### What to work on
Where the data below shows a picture, leave that picture out and copy the rest exactly.
== Segment start ==
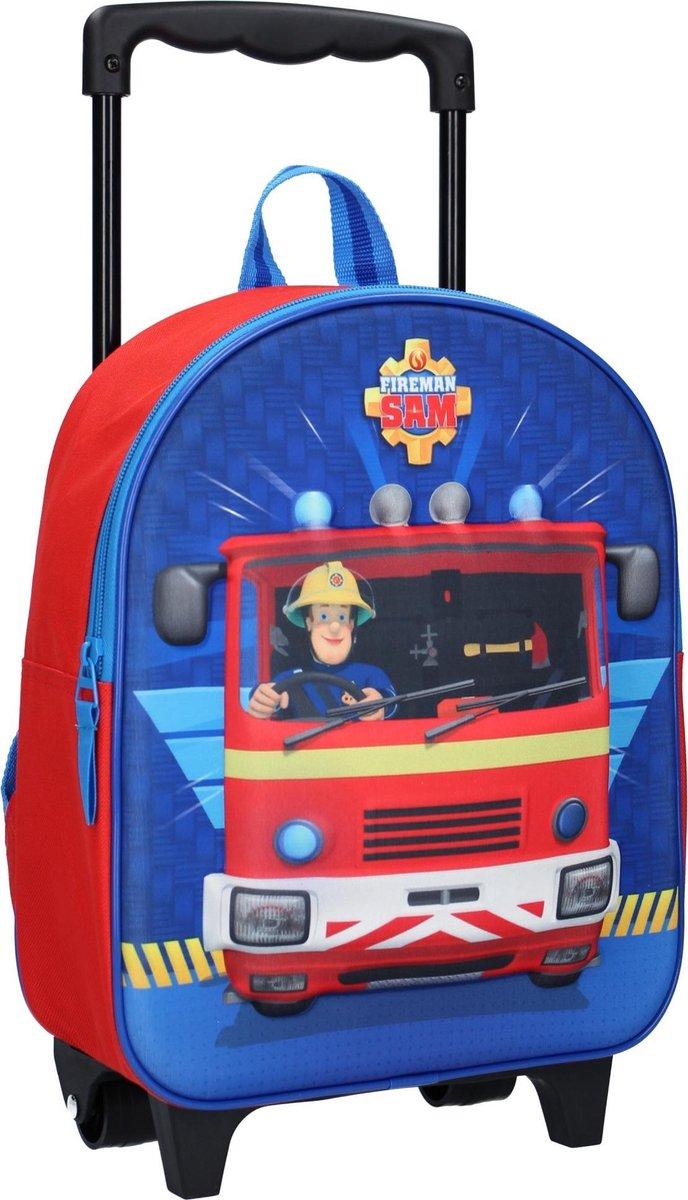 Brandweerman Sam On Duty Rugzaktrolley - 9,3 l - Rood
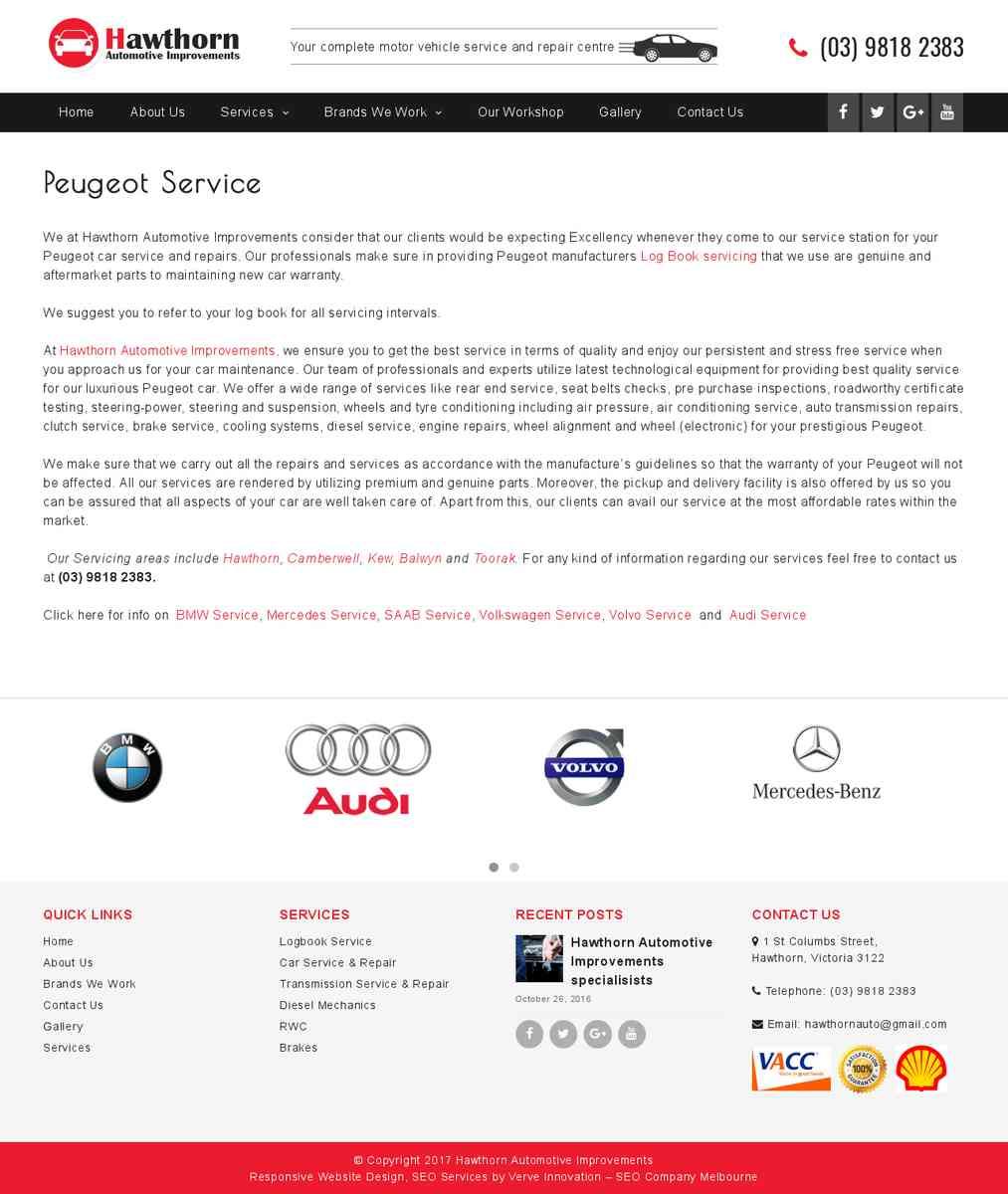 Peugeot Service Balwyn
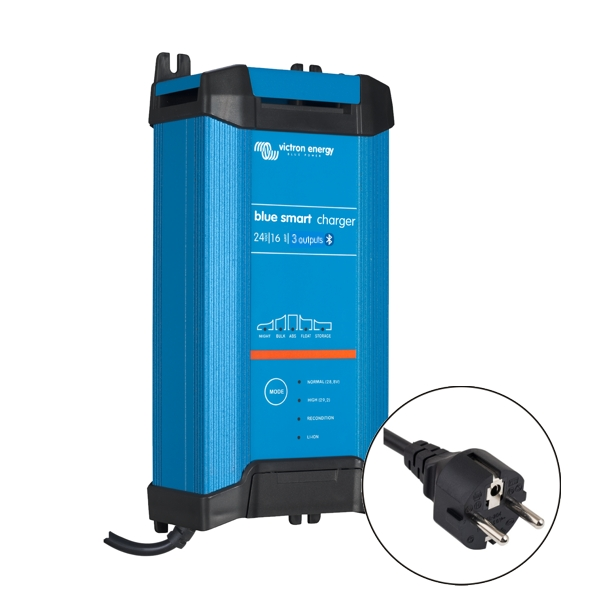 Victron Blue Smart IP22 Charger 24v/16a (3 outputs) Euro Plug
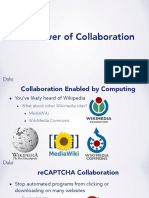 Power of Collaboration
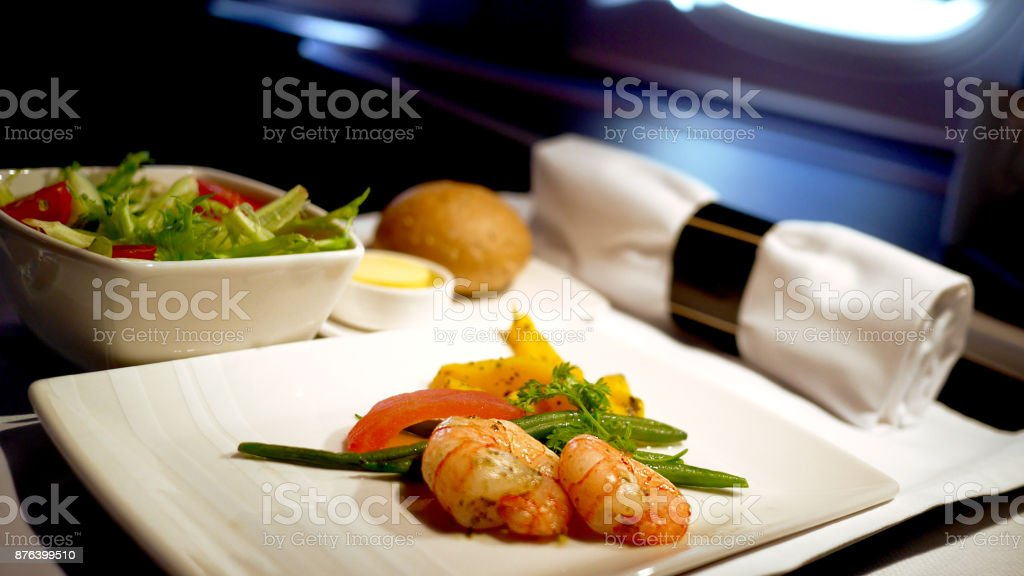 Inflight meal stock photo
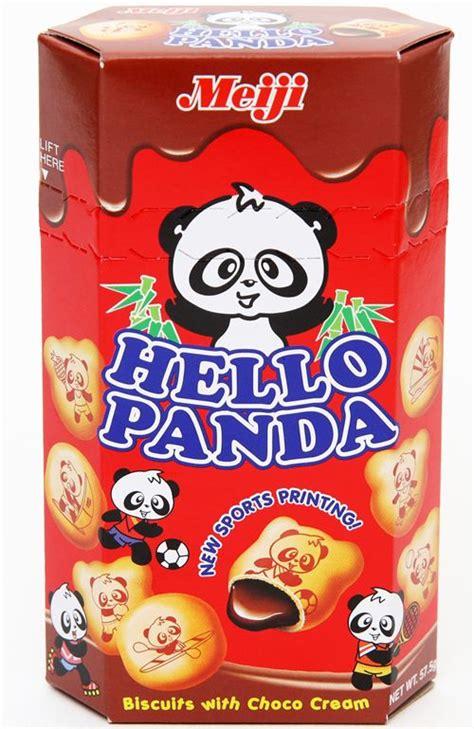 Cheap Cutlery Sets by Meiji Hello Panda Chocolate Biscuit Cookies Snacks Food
== Segment end ==
### Output of the exercise
 Brandweerman Sam On Duty Rugzaktrolley - 9,3 l - Rood
 Peugeot Service Balwyn
 Victron Blue Smart IP22 Charger 24v/16a (3 outputs) Euro Plug
 Power of Collaboration
 Inflight meal stock photo
 Cheap Cutlery Sets by Meiji Hello Panda Chocolate Biscuit Cookies Snacks Food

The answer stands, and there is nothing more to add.